Allegheny County to Re-Examine Sales Data Used to Calculate Tax Assessments

By Kim Shindle | May 24, 2022 | 3 min. read

A recent court agreement could lower tax bills for some Allegheny County homeowners.

As part of the consent order, the county agreed to re-examine the way it coded some 2020 property sales data that will serve as the basis for calculating assessments during appeal hearings this year.

The lawsuit looks at the Common Level Ratio, a state calculation used in property assessment appeals to account for widening disparities between assessed values and current sales prices since the last countywide reassessment nearly a decade ago. The CLR, calculated by the state tax equalization board, is used in appeal hearings to determine the new assessed value of a property. To calculate the ratio, the state uses property sales, coded as valid, that are submitted by the county.

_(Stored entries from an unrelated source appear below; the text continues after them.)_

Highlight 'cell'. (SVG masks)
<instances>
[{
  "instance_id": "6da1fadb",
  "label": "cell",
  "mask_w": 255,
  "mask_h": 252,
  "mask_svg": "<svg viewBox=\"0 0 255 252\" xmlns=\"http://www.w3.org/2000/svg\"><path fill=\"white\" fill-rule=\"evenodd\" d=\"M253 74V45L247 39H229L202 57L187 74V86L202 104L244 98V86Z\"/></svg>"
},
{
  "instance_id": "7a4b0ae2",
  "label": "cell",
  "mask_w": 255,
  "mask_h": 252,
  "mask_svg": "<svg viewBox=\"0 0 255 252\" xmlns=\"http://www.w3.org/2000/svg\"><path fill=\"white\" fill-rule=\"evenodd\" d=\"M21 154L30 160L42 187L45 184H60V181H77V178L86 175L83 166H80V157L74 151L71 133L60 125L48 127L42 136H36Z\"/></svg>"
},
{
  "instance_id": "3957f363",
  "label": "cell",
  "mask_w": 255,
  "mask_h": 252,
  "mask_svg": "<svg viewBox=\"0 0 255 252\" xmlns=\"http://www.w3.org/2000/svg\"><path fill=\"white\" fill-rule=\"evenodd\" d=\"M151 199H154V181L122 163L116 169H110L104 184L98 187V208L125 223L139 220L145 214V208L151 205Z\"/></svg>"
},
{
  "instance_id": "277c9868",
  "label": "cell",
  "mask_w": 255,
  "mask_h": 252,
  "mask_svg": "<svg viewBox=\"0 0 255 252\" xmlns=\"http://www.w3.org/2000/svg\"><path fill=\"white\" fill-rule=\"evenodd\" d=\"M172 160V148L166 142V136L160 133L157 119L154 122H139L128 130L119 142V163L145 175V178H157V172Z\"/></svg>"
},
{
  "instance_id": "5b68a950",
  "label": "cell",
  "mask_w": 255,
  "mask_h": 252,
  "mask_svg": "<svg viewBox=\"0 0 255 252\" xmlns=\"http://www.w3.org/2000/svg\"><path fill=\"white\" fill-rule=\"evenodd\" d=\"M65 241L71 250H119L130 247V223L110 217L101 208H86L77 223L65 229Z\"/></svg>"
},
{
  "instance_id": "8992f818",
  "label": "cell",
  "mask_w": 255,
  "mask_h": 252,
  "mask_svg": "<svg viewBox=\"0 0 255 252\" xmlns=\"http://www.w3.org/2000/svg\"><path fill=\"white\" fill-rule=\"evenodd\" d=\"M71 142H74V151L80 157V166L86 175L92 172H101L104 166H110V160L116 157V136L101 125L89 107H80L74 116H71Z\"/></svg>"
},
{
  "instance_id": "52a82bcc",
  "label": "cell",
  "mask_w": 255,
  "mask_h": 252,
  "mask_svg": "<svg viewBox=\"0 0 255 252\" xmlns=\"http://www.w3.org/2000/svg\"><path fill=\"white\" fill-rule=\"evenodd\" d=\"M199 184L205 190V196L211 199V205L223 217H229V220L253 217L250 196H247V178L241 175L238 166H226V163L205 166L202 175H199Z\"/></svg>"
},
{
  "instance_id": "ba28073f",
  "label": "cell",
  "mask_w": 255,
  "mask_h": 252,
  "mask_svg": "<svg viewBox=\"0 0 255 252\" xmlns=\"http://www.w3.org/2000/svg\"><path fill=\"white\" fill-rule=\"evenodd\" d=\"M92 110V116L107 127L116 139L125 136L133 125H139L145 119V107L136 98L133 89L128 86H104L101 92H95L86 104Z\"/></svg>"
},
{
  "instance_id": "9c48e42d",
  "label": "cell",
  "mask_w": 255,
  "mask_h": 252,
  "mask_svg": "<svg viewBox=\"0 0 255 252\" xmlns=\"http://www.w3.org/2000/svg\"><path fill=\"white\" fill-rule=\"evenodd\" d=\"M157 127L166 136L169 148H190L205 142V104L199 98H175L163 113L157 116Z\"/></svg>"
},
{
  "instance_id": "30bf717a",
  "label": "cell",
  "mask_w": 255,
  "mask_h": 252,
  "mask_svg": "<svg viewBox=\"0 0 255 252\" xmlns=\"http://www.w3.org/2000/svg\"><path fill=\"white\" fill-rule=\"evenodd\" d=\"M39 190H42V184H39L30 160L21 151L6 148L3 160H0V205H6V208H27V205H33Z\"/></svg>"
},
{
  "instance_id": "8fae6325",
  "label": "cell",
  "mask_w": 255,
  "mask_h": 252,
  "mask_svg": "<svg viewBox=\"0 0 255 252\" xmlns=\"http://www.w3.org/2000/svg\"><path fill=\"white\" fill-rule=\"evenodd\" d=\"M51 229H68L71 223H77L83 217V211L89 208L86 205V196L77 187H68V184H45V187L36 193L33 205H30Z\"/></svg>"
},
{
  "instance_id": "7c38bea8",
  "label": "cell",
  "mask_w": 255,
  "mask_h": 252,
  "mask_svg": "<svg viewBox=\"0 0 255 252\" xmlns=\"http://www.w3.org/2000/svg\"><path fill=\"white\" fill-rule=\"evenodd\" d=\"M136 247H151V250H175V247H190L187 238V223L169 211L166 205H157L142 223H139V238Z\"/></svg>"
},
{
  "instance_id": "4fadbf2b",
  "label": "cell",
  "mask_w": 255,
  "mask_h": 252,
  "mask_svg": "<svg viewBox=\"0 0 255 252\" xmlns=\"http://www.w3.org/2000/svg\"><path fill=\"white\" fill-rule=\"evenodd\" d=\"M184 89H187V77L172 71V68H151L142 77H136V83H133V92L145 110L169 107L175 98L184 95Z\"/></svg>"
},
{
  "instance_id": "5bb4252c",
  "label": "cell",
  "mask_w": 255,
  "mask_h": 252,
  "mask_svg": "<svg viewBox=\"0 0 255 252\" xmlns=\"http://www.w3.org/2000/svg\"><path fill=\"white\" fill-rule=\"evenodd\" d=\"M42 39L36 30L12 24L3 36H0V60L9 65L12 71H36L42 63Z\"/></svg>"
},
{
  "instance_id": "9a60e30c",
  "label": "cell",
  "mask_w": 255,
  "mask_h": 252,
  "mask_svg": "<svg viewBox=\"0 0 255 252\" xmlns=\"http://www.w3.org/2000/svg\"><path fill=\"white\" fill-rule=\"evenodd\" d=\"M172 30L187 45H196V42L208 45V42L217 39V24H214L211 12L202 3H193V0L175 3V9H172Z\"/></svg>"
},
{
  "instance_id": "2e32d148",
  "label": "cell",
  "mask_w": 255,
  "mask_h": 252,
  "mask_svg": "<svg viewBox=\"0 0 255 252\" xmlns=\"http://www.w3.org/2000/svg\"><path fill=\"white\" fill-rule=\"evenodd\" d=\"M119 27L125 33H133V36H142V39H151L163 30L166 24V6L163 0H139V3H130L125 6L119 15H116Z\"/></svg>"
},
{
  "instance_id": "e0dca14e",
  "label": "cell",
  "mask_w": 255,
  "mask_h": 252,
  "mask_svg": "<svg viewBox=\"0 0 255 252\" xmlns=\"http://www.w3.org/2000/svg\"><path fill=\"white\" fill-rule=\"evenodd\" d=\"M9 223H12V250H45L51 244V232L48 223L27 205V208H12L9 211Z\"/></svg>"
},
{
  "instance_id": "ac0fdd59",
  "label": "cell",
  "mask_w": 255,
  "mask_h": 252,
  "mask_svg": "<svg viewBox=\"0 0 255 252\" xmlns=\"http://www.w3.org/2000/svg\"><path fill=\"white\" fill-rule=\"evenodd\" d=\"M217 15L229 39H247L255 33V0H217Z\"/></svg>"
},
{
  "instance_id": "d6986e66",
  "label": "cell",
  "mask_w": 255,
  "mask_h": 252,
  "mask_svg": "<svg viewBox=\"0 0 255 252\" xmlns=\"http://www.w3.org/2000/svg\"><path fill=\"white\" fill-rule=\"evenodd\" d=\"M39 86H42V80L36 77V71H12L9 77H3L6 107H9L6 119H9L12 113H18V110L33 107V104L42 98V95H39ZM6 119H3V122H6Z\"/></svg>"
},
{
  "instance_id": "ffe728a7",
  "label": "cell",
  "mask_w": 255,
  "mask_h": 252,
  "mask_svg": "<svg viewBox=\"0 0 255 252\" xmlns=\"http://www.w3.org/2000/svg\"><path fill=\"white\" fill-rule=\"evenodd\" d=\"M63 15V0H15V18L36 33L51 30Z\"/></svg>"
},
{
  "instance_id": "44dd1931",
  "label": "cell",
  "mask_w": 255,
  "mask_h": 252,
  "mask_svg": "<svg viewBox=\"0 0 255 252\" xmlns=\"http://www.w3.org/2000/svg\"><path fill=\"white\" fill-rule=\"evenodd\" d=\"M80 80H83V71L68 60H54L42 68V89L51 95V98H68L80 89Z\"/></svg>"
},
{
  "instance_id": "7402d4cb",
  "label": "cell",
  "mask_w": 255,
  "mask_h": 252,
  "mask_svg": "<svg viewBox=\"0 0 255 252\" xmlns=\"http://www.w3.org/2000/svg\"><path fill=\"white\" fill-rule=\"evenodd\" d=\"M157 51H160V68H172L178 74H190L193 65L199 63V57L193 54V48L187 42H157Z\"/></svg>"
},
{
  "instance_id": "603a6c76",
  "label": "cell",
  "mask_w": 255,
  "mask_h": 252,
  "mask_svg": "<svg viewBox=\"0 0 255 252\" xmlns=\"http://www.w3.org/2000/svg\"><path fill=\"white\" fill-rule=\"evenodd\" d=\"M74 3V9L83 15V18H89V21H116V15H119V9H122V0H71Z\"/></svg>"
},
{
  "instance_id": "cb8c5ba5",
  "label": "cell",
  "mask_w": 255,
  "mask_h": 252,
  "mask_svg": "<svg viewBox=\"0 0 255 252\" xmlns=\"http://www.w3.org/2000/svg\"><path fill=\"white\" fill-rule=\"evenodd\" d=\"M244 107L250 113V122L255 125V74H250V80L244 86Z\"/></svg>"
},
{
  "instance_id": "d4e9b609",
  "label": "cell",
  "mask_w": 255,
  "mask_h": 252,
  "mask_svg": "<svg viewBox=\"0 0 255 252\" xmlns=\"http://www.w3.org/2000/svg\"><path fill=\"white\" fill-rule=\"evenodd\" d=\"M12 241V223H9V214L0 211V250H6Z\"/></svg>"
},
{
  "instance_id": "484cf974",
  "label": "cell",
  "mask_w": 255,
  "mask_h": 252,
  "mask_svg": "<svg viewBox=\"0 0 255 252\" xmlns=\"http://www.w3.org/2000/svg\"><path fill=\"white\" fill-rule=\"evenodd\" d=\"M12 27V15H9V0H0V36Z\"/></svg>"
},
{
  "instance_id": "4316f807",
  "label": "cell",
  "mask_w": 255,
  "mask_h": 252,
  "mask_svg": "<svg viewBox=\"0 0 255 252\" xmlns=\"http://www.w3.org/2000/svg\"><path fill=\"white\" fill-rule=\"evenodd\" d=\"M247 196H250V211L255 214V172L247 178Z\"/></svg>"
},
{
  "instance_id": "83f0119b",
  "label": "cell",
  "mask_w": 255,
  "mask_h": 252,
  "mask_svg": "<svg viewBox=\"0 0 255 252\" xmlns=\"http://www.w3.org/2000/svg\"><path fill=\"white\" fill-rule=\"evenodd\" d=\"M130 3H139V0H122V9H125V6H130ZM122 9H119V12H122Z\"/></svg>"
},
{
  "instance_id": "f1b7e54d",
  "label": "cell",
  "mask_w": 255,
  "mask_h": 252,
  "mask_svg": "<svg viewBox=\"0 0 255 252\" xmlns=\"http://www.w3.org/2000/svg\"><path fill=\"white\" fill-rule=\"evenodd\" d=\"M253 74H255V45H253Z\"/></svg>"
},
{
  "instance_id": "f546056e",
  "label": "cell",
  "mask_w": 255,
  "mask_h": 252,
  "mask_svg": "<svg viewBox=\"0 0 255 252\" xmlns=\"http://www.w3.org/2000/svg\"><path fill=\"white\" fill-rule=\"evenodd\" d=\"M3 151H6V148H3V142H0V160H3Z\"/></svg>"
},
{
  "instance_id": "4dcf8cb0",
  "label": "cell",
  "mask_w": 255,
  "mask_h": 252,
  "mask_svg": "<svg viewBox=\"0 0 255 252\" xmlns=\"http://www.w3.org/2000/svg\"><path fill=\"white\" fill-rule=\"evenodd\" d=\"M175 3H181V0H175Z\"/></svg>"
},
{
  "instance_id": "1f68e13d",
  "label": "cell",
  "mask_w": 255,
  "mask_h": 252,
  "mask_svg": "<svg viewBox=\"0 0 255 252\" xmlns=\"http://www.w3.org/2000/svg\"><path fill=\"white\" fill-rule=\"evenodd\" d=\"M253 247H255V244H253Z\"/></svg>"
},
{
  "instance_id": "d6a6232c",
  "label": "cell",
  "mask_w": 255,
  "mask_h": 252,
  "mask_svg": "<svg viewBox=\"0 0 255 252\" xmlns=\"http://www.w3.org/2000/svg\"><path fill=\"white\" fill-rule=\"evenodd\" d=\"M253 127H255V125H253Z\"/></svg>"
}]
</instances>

The lawsuit alleges that since 2016, the county wasn’t submitting all home sales to the state which had the effect of artificially inflating the CLR and the tax bills on thousands of properties following assessment appeals. According to the lawsuit, in 2020, there were 34,000 property sales in the county. The county allegedly submitted records for 5,357 of them to the board, resulting in the 81.1% CLR.

John Silvestri, the attorney who brought the lawsuit on behalf of nine property owners, claims if the county has used all of the 17,000 property sales reported on the West Penn Multi List, it would have come up with a Common Level Ration of 63.5%, which would significantly reduce the taxes the new homeowners are paying.

The Realtors® Association of Metropolitan Pittsburgh filed an amicus brief in support of the consumer suit against the county claiming that Allegheny County wrongly coded property sales submitted to the state, which inflated tax bills to homeowners whose assessments were appealed.

“This is a big win for homeowners,” said RAMP President Jim Jarrett. “Many of them have been overcharged on their real estate taxes because the system allowed that to happen. Hopefully this will make the county fix this issue and lower taxes for the homeowners.”

RAMP Executive Vice President John Petrack agrees. “This is a great victory of us. We were approached by the plaintiff to file a brief in support of the lawsuit. RAMP has been arguing against appeals by the county and school districts that occur after a property is sold. We’ve heard that other municipalities are appealing assessed values after properties are being sold and the plaintiffs are confident that this type of suit will be filed in other areas.”

Jarrett added, “When you have 20 similar houses in a neighborhood and two of them have sold in the last few years and have been reassessed because of their purchase price, it created an inequity. Those two new homeowners are paying two to four times as much as their neighbors with homes of similar values.”

“When I work with buyers, I warn them of the possibility of their taxes going up and it’s mentioned in the Agreement of Sale. And when they get that new, much larger tax bill, their Realtor® is one of the first people they call,” Jarrett said. “It’s not fair that the school districts and municipalities are punishing people who are buying homes. Taxes should be fair and equitable across the board.”